Written request: For this exercise, repeat all of the material verbatim apart from its images.

[Scene question records]
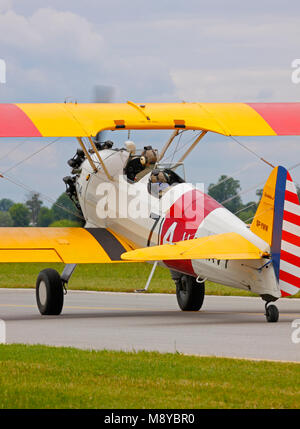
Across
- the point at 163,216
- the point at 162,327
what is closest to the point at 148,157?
the point at 163,216

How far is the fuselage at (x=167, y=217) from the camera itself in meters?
15.9

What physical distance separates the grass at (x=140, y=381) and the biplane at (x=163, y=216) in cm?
365

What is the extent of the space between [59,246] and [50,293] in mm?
888

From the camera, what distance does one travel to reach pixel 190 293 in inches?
788

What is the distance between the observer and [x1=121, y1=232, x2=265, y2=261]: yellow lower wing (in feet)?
50.7

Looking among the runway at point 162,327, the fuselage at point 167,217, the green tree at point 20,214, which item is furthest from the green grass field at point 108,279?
the green tree at point 20,214

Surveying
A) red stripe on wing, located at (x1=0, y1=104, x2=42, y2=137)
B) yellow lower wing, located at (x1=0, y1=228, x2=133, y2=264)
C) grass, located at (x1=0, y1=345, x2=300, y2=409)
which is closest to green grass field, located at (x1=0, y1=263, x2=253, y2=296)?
yellow lower wing, located at (x1=0, y1=228, x2=133, y2=264)

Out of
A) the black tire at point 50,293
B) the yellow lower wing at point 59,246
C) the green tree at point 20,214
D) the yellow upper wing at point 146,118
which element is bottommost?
the black tire at point 50,293

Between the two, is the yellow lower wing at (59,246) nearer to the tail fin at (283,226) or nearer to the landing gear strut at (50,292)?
the landing gear strut at (50,292)

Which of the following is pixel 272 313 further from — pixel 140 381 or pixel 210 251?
pixel 140 381

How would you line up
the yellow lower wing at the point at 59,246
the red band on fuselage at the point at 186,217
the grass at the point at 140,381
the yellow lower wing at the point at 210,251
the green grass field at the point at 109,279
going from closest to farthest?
the grass at the point at 140,381, the yellow lower wing at the point at 210,251, the red band on fuselage at the point at 186,217, the yellow lower wing at the point at 59,246, the green grass field at the point at 109,279

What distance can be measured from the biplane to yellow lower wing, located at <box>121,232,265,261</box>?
2 centimetres

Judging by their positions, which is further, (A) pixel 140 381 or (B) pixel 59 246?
(B) pixel 59 246

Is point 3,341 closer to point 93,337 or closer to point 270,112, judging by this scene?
point 93,337
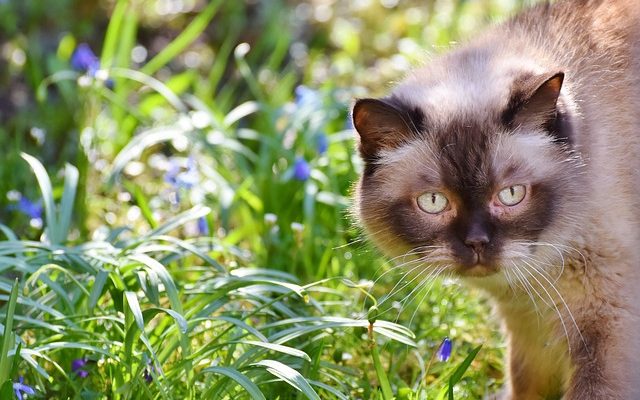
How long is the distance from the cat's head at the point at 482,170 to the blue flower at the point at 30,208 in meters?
1.61

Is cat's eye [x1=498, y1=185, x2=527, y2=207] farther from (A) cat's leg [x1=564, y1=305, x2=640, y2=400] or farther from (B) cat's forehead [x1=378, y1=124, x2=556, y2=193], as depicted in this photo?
(A) cat's leg [x1=564, y1=305, x2=640, y2=400]

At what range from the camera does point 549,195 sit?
120 inches

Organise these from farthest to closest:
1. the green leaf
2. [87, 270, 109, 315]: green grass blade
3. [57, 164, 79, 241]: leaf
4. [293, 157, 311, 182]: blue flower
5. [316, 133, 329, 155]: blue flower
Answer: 1. [316, 133, 329, 155]: blue flower
2. [293, 157, 311, 182]: blue flower
3. [57, 164, 79, 241]: leaf
4. [87, 270, 109, 315]: green grass blade
5. the green leaf

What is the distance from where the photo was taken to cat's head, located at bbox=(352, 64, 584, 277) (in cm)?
298

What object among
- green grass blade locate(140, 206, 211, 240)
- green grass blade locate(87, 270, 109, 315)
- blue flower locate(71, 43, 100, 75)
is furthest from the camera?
blue flower locate(71, 43, 100, 75)

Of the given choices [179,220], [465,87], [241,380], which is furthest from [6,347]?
[465,87]

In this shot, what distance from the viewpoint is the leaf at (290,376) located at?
2.85 metres

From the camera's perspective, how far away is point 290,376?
2879 mm

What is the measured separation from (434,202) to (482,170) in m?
0.18

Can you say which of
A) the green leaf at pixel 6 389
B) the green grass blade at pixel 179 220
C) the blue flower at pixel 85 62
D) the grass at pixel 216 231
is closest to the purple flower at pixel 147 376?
the grass at pixel 216 231

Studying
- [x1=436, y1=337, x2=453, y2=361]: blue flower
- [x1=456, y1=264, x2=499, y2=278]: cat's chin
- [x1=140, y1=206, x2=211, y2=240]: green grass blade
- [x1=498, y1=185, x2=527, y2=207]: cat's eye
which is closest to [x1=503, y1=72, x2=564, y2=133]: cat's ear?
[x1=498, y1=185, x2=527, y2=207]: cat's eye

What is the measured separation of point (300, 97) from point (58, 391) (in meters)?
2.21

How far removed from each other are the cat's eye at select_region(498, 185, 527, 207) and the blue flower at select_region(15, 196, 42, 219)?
2.03 meters

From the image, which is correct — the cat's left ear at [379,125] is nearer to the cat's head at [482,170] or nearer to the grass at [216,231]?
the cat's head at [482,170]
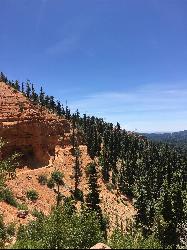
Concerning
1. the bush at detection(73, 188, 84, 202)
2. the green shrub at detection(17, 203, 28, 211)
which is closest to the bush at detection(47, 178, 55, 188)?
the bush at detection(73, 188, 84, 202)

Correct response:
Across
- the point at 163,216
- the point at 162,327
what is closest to the point at 148,157?
the point at 163,216

How far is the fuselage at (x=167, y=217) from the camera itself in meters?
15.9

What physical distance separates the grass at (x=140, y=381) and the biplane at (x=163, y=216) in cm?
365

What is the extent of the space between [59,246] and [50,293] in mm?
888

From the camera, what distance does one travel to reach pixel 190 293 in inches?
788

What is the distance between the observer and [x1=121, y1=232, x2=265, y2=261]: yellow lower wing (in feet)?
50.7

Looking among the runway at point 162,327, the fuselage at point 167,217, the green tree at point 20,214, which item is furthest from the green grass field at point 108,279?
the green tree at point 20,214

Surveying
A) red stripe on wing, located at (x1=0, y1=104, x2=42, y2=137)
B) yellow lower wing, located at (x1=0, y1=228, x2=133, y2=264)
C) grass, located at (x1=0, y1=345, x2=300, y2=409)
which is closest to green grass field, located at (x1=0, y1=263, x2=253, y2=296)?
yellow lower wing, located at (x1=0, y1=228, x2=133, y2=264)

Out of
A) the black tire at point 50,293
B) the yellow lower wing at point 59,246
C) the green tree at point 20,214
D) the yellow upper wing at point 146,118
which element is bottommost?
the black tire at point 50,293

Between the two, is the yellow lower wing at (59,246) nearer to the tail fin at (283,226) or nearer to the landing gear strut at (50,292)?
the landing gear strut at (50,292)

Which of the following is pixel 272 313 further from — pixel 140 381 or pixel 210 251?
pixel 140 381

How would you line up
the yellow lower wing at the point at 59,246
the red band on fuselage at the point at 186,217
the grass at the point at 140,381
the yellow lower wing at the point at 210,251
the green grass field at the point at 109,279
going from closest to farthest?
the grass at the point at 140,381, the yellow lower wing at the point at 210,251, the red band on fuselage at the point at 186,217, the yellow lower wing at the point at 59,246, the green grass field at the point at 109,279

What distance can be measured from the biplane to yellow lower wing, located at <box>121,232,265,261</box>?
2 centimetres

Judging by their positions, which is further, (A) pixel 140 381 or (B) pixel 59 246?
(B) pixel 59 246

Is point 3,341 closer to point 93,337 or closer to point 270,112, judging by this scene?
point 93,337
How long is the distance from the cat's head at the point at 482,170 to the blue flower at the point at 30,208 in meters?
1.61

Is cat's eye [x1=498, y1=185, x2=527, y2=207] farther from (A) cat's leg [x1=564, y1=305, x2=640, y2=400] or farther from (B) cat's forehead [x1=378, y1=124, x2=556, y2=193], as depicted in this photo?
(A) cat's leg [x1=564, y1=305, x2=640, y2=400]

At what range from the camera does point 549,195 sit?
120 inches

Organise these from farthest to closest:
1. the green leaf
2. [87, 270, 109, 315]: green grass blade
3. [57, 164, 79, 241]: leaf
4. [293, 157, 311, 182]: blue flower
5. [316, 133, 329, 155]: blue flower
Answer: 1. [316, 133, 329, 155]: blue flower
2. [293, 157, 311, 182]: blue flower
3. [57, 164, 79, 241]: leaf
4. [87, 270, 109, 315]: green grass blade
5. the green leaf

What is the distance from where the photo was taken to cat's head, located at bbox=(352, 64, 584, 277) (in cm)?
298

What object among
- green grass blade locate(140, 206, 211, 240)
- green grass blade locate(87, 270, 109, 315)
- blue flower locate(71, 43, 100, 75)
is furthest from the camera?
blue flower locate(71, 43, 100, 75)

Of the given choices [179,220], [465,87], [241,380], which is furthest from [6,347]?
[465,87]

In this shot, what distance from the viewpoint is the leaf at (290,376) located at?
2.85 metres

From the camera's perspective, how far away is point 290,376?
2879 mm

What is the measured separation from (434,202) to (482,170) in m?
0.18

Can you say which of
A) the green leaf at pixel 6 389
B) the green grass blade at pixel 179 220
C) the blue flower at pixel 85 62
D) the grass at pixel 216 231
is closest to the purple flower at pixel 147 376?
the grass at pixel 216 231

Studying
- [x1=436, y1=337, x2=453, y2=361]: blue flower
- [x1=456, y1=264, x2=499, y2=278]: cat's chin
- [x1=140, y1=206, x2=211, y2=240]: green grass blade
- [x1=498, y1=185, x2=527, y2=207]: cat's eye
which is closest to [x1=503, y1=72, x2=564, y2=133]: cat's ear?
[x1=498, y1=185, x2=527, y2=207]: cat's eye

What is the measured separation of point (300, 97) from point (58, 391) (in meters)?
2.21

How far removed from each other are the cat's eye at select_region(498, 185, 527, 207) and the blue flower at select_region(15, 196, 42, 219)?
2.03 meters

From the image, which is correct — the cat's left ear at [379,125] is nearer to the cat's head at [482,170] or nearer to the grass at [216,231]?
the cat's head at [482,170]
Concerning
1. the bush at detection(73, 188, 84, 202)
2. the green shrub at detection(17, 203, 28, 211)
which is closest to the bush at detection(47, 178, 55, 188)?
the bush at detection(73, 188, 84, 202)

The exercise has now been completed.